O próprio nitrogênio merece atenção especial. Em quantidades adequadas, é indispensável para manter folhas ativas e elevada capacidade fotossintética. Entretanto, aplicações excessivas próximas ao florescimento estimulam crescimento vegetativo intenso, competindo com a formação das estruturas reprodutivas e reduzindo o pegamento dos frutos.
Por isso, programas de adubação eficientes não buscam fornecer grandes quantidades de um único nutriente, mas sim manter equilíbrio entre todos os elementos essenciais.
Raízes saudáveis sustentam uma boa florada
Grande parte do sucesso do florescimento depende de uma estrutura que o produtor não vê: o sistema radicular. As raízes do abacateiro são sensíveis à compactação e ao encharcamento, condições que reduzem a absorção de água e nutrientes justamente no momento em que a planta apresenta maior demanda metabólica.
Além disso, raízes bem desenvolvidas favorecem a associação com fungos micorrízicos, aumentando a eficiência de absorção de nutrientes como fósforo e zinco.
Práticas como aumento da matéria orgânica, cobertura do solo, boa drenagem e manejo adequado da irrigação contribuem diretamente para o desempenho das raízes e, consequentemente, para a qualidade da florada.

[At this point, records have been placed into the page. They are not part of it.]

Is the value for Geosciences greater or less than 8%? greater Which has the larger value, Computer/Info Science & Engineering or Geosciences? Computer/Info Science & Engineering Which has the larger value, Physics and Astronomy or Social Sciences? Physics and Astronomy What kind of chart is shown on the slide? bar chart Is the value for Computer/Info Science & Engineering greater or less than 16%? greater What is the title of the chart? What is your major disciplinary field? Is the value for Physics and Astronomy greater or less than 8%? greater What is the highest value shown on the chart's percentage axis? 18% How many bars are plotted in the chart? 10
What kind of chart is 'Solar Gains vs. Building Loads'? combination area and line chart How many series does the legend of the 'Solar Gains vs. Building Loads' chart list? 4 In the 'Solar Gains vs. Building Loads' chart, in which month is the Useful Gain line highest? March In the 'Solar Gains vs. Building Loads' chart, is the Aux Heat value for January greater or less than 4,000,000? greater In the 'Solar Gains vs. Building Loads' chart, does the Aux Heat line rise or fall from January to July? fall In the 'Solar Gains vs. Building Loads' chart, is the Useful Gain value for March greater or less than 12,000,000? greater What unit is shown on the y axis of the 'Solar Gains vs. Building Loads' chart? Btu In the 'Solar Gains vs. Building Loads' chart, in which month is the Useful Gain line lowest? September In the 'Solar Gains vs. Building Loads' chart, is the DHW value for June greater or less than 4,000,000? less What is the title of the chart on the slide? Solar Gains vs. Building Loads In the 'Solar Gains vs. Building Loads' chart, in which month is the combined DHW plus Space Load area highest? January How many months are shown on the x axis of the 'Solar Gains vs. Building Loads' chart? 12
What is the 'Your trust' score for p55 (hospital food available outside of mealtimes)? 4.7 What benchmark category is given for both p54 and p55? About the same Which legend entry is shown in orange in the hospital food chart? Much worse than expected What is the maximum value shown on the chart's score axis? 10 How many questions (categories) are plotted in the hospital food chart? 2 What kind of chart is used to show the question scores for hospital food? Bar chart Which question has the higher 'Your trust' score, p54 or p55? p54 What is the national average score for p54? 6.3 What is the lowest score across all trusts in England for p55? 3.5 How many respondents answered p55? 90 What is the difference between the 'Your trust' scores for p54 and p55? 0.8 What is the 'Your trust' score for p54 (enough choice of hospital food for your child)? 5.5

Clima e polinização também influenciam o resultado
Mesmo em pomares nutricionalmente equilibrados, o ambiente exerce forte influência sobre o florescimento. Temperaturas elevadas, períodos de estiagem ou excesso de chuvas podem reduzir a viabilidade do pólen, dificultar a fecundação e aumentar a queda de flores.
Além disso, a atividade dos insetos polinizadores é fundamental para o pegamento dos frutos.
O abacateiro apresenta um sistema floral conhecido como dicogamia protogínica, no qual cada flor abre em dois momentos distintos: primeiro como feminina e, posteriormente, como masculina.
Esse mecanismo favorece a polinização cruzada e torna a presença de abelhas especialmente importante para aumentar a eficiência da fecundação. Em determinadas situações, a utilização de cultivares dos grupos florais A e B pode contribuir para melhorar a sobreposição das fases masculina e feminina, favorecendo o pegamento.
Manejo integrado é o segredo
Não existe uma prática isolada capaz de garantir uma florada de sucesso. O melhor resultado é obtido quando todas as etapas do manejo trabalham de forma integrada.
Folhas sadias garantem maior produção de carboidratos. Raízes ativas aumentam a absorção de água e nutrientes. Nutrição equilibrada fornece os elementos necessários ao desenvolvimento das flores. Irrigação adequada reduz o estresse hídrico.
O controle fitossanitário preserva a área fotossintética, enquanto o manejo correto da poda favorece equilíbrio entre crescimento vegetativo e reprodutivo. Dentro desse conjunto, cálcio e boro continuam desempenhando papel indispensável, mas inseridos em um sistema de produção que considera a planta como um todo.
Portanto, mais do que buscar uma florada exuberante, o desafio do produtor é construir condições para que o maior número possível de flores complete seu ciclo e se transforme em frutos de qualidade.
É essa visão integrada que diferencia pomares visualmente bonitos daqueles que, de fato, apresentam elevada produtividade e regularidade entre as safras.